Dardel Fastest in Sweden
Gert Svensson, PDC
Dardel is now the fastest high-performance computing (HPC) system in Sweden and fifth in the worldwide Green500 list ( www.top500.org/lists/green500/2022/11 )! In recent months, Dardel has undergone a number of expansions and upgrades. The most significant is that 56 graphics processing unit (GPU) nodes have been installed. They are now in operation and in the process of undergoing acceptance tests.
As previously announced, the plan was for Dardel to have 56 GPU nodes, each with four AMD Instinct™ MI250X GPUs; all of those nodes have now been installed in the system. That increased the speed significantly and resulted in a performance of 8.2 petaflops for the GPUs on the High-Performance Linpack (HPL) benchmark. This means that Dardel’s HPL performance went up more than three times.
Dardel is now in 68th place on the latest TOP500 list, which was released in November (see www.top500.org/lists/top500/2022/11 ). Note that the GPU partition of Dardel is referred to as “Dardel GPU” in both the TOP500 and Green500 lists in order to distinguish it from the earlier CPU-only phase of the system, which was previously listed just as “Dardel”. The CPU partition of the system is now referred to as “Dardel CPU” and is in 345th place on the TOP500 list. As mentioned earlier, “Dardel GPU” is in fifth place on the Green500 list, and it is interesting to observe that the systems in positions two to seven on the Green500 list are all occupied by HPE Cray EX systems with AMD Instinct™ MI250X GPUs. This clearly demonstrates that this type of architecture is highly energy efficient, measured in floating-point operations per watt.
When the previous issue of the PDC newsletter was published, most researchers had been migrated from PDC’s previous systems to Dardel, although the Scania partition of Dardel was not fully operational at the time. Thanks to the upgrades and installations, 240 of the Dardel CPU nodes are now serving Scania’s research and development. Recently, 468 nodes were added to the system for SNIC academic researchers, including eight two-terabyte “Giant” nodes. In addition, twelve nodes (which are dedicated for research by the Dept. of Astronomy at Stockholm University) have been installed.
Types of nodes | Memory | Number of CPU nodes | Number of GPU nodes | ||||
---|---|---|---|---|---|---|---|
SNIC initial | Industry/business | SU Astronomy | SNIC extra | Total | |||
Thin | 256 GB | 488 | 36 | 0 | 212 | 736 | 0 |
Large | 512 GB | 20 | 236 | 12 | 248 | 516 | 56 |
Huge | 1 TB | 8 | 0 | 0 | 0 | 8 | 0 |
Giant | 2 TB | 2 | 0 | 0 | 8 | 10 | 0 |
TOTAL | - | 518 | 272 | 12 | 468 | 1270 | 56 |
The entire software stack of Dardel has been upgraded to a more current release called Strawberry. At the time of the writing, this release was being tested on an “island” of the Dardel system. Also, the access mechanism for the Lustre file storage system has been changed so it will be compatible with future software versions – more specifically it was changed from Remote Direct Memory Access (RDMA) technology to the Transmission Control Protocol/Internet Protocol (TCP/IP). This may temporarily decrease the speed of the disks until the disk software is also updated, after which the speed should be similar or better than before.

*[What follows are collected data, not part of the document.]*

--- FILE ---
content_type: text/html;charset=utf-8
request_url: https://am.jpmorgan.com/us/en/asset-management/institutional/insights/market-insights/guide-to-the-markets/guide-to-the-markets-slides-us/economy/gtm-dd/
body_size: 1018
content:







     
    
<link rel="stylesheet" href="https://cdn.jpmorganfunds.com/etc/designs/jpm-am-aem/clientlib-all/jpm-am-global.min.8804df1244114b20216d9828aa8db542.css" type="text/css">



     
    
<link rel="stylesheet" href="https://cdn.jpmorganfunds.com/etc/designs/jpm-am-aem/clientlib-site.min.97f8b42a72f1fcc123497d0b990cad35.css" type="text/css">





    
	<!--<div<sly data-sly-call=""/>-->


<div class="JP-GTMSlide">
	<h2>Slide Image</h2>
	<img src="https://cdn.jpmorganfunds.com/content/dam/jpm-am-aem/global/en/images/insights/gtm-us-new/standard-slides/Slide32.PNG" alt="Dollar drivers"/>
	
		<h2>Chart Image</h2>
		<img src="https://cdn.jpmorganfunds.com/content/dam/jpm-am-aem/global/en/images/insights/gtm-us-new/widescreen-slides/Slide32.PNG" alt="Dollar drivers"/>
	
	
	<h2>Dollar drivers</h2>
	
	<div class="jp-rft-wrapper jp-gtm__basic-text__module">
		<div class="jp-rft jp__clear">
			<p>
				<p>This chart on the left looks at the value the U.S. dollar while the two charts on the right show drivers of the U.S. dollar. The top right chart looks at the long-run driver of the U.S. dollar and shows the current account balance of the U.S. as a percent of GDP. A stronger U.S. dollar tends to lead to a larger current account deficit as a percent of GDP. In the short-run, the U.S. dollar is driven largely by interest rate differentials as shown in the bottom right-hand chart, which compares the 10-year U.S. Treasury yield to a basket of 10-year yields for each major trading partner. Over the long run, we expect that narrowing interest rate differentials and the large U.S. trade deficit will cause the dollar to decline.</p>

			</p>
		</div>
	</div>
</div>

PDC has been working with Hewlett Packard Enterprise (HPE) to make all these significant changes to Dardel while minimising effects on the system operation. Most of the work has been possible without affecting the researchers using the system.
There are still some major hardware and software upgrades ahead of us. The interconnect in Dardel will soon be upgraded to the next generation of Slingshot network with a speed of 200 gigabit/second. This will require that all the Slingshot cards and some cables be replaced, which will require system downtime of a week.
Other upcoming upgrades include updating the Lustre disk system with 50% more capacity in terms of both size and speed and upgrading the software in the disk system to a new version. As mentioned earlier, that software upgrade should optimize TCP/IP access so the access speed should be similar to that with the previous RDMA access. The Dardel system software will also be upgraded to several new releases that will provide a lot of new functionality, especially for supporting the GPUs.